A December 13, 2013, International Monetary Fund press release reporting its Executive Board’s conclusions based on last year’s annual staff visit to Nicaragua again mentions the country’s vulnerability due to its dependence on Venezuela. The IMF directors specifically refer to “uncertainties regarding… the oil import financing scheme with Venezuela” and recommend “full disclosure” of the agreement with that country. But despite the chaotic economic situation observed in Venezuela, there is no information suggesting any changes in the oil scheme.
Symptoms of autism The constitutional and military reforms haven’t pleased important national sectors, particularly the govern-ment’s main allies, the big business elite grouped in the Superior Council of Private Enterprise (COSEP). Referring to last-minute cosmetic changes Ortega personally negotiated with them behind closed doors, a downcast José Adán Aguerri, COSEP’s president, acknowledged that “we did what we could. They were going to approve the reforms in any event. All we could try to do was mitigate some of the negative impacts.”
The most important negative impacts, however, weren’t even touched on.

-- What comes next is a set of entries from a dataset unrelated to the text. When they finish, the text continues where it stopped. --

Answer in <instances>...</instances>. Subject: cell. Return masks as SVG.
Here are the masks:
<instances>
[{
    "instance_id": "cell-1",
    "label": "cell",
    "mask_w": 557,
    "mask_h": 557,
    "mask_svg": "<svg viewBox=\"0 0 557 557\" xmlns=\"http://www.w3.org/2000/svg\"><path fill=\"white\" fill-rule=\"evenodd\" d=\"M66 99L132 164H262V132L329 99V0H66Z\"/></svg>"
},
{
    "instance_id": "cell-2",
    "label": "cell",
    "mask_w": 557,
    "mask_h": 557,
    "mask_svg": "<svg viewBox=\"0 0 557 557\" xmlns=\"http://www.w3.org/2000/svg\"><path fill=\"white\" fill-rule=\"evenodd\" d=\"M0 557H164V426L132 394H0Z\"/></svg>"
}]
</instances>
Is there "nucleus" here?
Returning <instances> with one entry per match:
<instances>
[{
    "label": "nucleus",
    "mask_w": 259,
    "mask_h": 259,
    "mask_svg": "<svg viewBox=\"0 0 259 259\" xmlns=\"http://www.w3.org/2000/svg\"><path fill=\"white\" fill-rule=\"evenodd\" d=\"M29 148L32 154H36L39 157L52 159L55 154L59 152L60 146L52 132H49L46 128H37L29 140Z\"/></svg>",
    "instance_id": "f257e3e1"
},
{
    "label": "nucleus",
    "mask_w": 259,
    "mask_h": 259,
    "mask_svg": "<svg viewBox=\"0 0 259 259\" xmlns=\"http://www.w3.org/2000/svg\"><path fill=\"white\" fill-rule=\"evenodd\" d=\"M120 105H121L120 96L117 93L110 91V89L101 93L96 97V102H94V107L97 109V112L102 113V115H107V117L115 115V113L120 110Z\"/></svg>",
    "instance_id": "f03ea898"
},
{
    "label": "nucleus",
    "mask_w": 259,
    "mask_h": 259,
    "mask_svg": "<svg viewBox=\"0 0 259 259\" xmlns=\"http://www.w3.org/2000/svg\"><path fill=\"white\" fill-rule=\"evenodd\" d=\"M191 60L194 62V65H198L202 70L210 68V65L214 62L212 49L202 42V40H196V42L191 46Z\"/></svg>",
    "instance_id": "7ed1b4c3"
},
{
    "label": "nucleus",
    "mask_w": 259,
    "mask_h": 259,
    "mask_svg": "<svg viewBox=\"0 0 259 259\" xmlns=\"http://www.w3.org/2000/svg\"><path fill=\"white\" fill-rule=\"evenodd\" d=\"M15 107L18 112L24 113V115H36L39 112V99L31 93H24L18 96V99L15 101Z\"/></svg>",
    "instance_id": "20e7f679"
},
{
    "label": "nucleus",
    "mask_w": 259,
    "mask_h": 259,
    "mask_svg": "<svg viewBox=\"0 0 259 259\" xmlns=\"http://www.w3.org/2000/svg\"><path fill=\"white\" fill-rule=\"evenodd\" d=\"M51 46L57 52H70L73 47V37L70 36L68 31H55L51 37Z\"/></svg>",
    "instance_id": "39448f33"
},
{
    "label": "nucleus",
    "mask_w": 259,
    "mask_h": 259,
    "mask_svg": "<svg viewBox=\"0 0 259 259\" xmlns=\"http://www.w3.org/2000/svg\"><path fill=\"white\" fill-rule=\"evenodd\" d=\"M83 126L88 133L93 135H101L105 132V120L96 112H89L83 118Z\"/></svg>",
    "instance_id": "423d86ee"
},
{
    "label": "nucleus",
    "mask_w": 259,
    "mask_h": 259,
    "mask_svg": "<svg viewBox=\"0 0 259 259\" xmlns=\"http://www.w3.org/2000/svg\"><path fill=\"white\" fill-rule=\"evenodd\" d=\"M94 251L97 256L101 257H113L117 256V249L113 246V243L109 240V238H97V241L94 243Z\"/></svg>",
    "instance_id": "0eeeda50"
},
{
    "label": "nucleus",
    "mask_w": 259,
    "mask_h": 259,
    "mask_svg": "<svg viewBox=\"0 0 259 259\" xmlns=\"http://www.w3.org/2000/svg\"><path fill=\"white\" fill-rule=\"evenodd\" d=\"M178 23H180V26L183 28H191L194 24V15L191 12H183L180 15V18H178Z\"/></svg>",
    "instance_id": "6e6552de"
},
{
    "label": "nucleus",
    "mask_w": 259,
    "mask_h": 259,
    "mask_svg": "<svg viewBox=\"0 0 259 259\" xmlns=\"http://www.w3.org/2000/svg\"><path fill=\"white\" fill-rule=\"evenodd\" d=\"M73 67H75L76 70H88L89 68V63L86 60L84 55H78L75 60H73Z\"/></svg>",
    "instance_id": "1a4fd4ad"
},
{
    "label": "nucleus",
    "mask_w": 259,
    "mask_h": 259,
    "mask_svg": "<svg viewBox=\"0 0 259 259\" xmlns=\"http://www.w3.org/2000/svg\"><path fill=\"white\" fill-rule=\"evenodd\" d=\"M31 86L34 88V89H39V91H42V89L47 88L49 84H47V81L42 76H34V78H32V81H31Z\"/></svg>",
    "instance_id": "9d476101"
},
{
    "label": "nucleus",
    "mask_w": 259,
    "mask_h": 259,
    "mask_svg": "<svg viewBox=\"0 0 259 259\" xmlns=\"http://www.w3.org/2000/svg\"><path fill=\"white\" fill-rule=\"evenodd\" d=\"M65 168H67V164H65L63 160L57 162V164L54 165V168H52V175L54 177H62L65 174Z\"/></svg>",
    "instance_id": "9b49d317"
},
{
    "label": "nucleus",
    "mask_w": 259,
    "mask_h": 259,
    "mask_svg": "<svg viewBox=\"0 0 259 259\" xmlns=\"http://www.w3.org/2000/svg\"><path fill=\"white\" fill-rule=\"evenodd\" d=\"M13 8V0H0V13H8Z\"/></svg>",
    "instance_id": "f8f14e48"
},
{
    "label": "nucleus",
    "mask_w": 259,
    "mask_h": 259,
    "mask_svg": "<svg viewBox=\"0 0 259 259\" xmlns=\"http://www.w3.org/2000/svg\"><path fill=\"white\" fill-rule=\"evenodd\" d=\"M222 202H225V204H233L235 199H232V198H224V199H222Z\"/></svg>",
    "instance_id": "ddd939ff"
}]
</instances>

They are the installation of unlimited presidential continuation and the centralization of power in a single person with no counterweights or checks and balances.
The government appears to have decided to ignore the uncertainty the constitutional and military reforms are triggering among its business allies and the population’s more informed middle sectors. Those deciding the course of the country appear to be showing symptoms of autism, a malady that affects the imagination, annuls empathy and is expressed in reiterative and insistent forms of communication born of the absence of a sense of social reciprocity.